15 October 2014

Favourite Amongst Books



Pride and Prejudice
by Jane Austen

I know practically every woman will tell you that Pride and Prejudice is her favourite story. With good reason. She has probably seen the movie more than a few times and loves the manners and scenes of English society. Of course, the 1995 BBC version of the story is the absolute best version that follows the book so well. But have they read the book? Trust me, it is even better.

So what it is about this book that makes women dream and men shake their head and don't understand?

First, you need to understand a little about Jane Austen, herself. Jane was born in 1775 in the village of Steventon in Hamspshire, England. Her father was a reverend. Jane wrote stories about what she knew, that is - society. She had a lot of connections and saw a lot of things happen in the everyday goings on of society. That, combined with her sharp wit, she wrote about what she knew best and could be deemed an expert on the topic. In this book, particularly, there is an abundance of wit. Jane herself called this book "rather too light & bright & sparkling."

Pride and Prejudice was published in 1813. It is a novel about family and the everyday life of society in the English countryside, specifically the Bennet family with five daughters. Elizabeth is the sister who has the most wit, according to her father. We are introduced to Mr. Darcy, who is tall, handsome, and very rich, at a dance where he shuns Elizabeth as not being handsome enough to tempt him. While Darcy's good friend Mr. Bingley begins to fall in love with Elizabeth's elder sister, Jane. The more Elizabeth sees of Mr. Darcy the more she despises his pride and arrogance, but Darcy is falling in love with Elizabeth, even though her situation in life is well beneath his own. At last Darcy proposes to Elizabeth, and she refuses him, explaining that his selfishness and contempt toward everyone would never induce her to marry him. He goes away wounded, and realizes that while he was a gentleman with manners who was brought up with good principles, he was left to live by his own selfish pride and conceit. He is determined to change. At the same time, Elizabeth is corrected by Darcy on matters of which she was mistaken in her first impressions, and so her opinion of Darcy slowly changes over several more months. But family matters get in the way, and as a reader, you don't know what is going to become of the Bennet family and what Darcy will think of them. 


I think what detours most people from reading this book is the language. It is not written like the modern fiction writers whose works can be read in a flash. Modern books are so focused on the action and keeping a reader entertained. Jane's way of writing is full of minute details centered around the characters. Sometimes the action of a scene is written in one sentence, while the thoughts going on inside Elizabeth Bennet's head last for a few pages. The narrator of the book is one that overlooks the whole situation and can go into the mind of each character.
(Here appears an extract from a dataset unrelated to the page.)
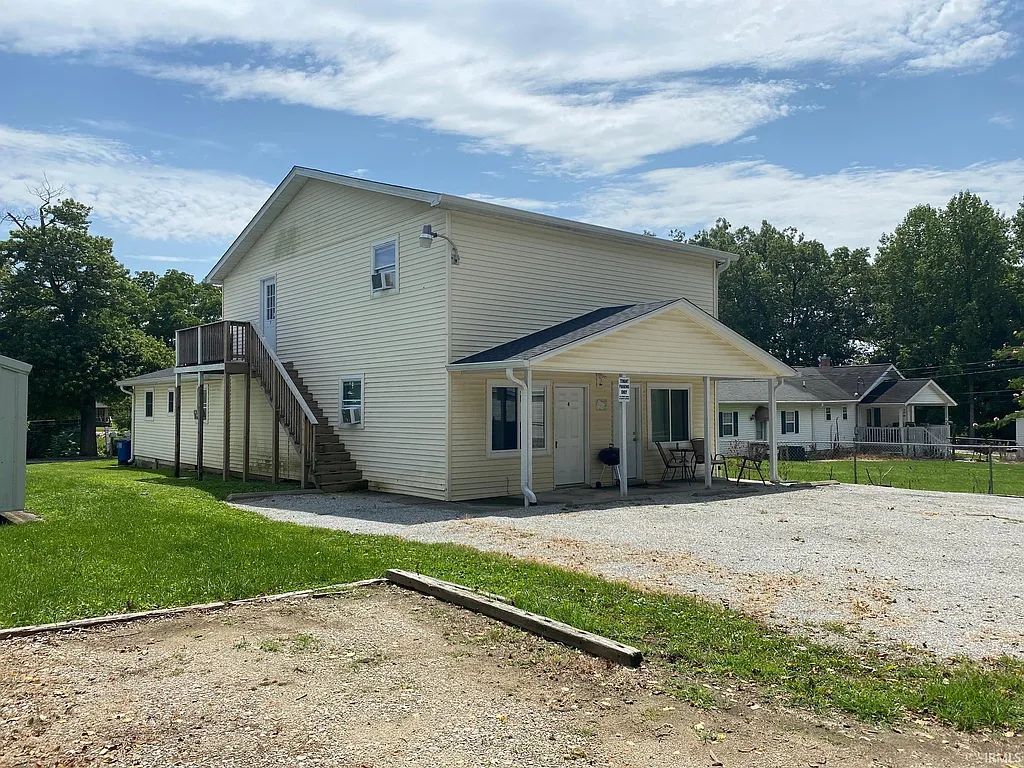Property photo 3
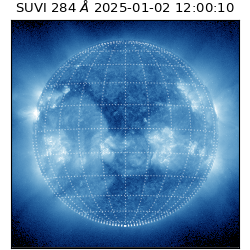 suvi - 2025-01-02T12:00:10.520000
This book is one of the best novels in the English language, and it is well worth reading if you haven't. I read it every couple years, and each time I read it, I enjoy it so much more. You know it is a good book when it gets better each time you read it. This is the most lovely version, by the way. This cloth-bound Penguin Classics Edition is so beautiful. I treated myself to it last week when I was at Oxford Exchange. Because lovely books are hard for me to resist.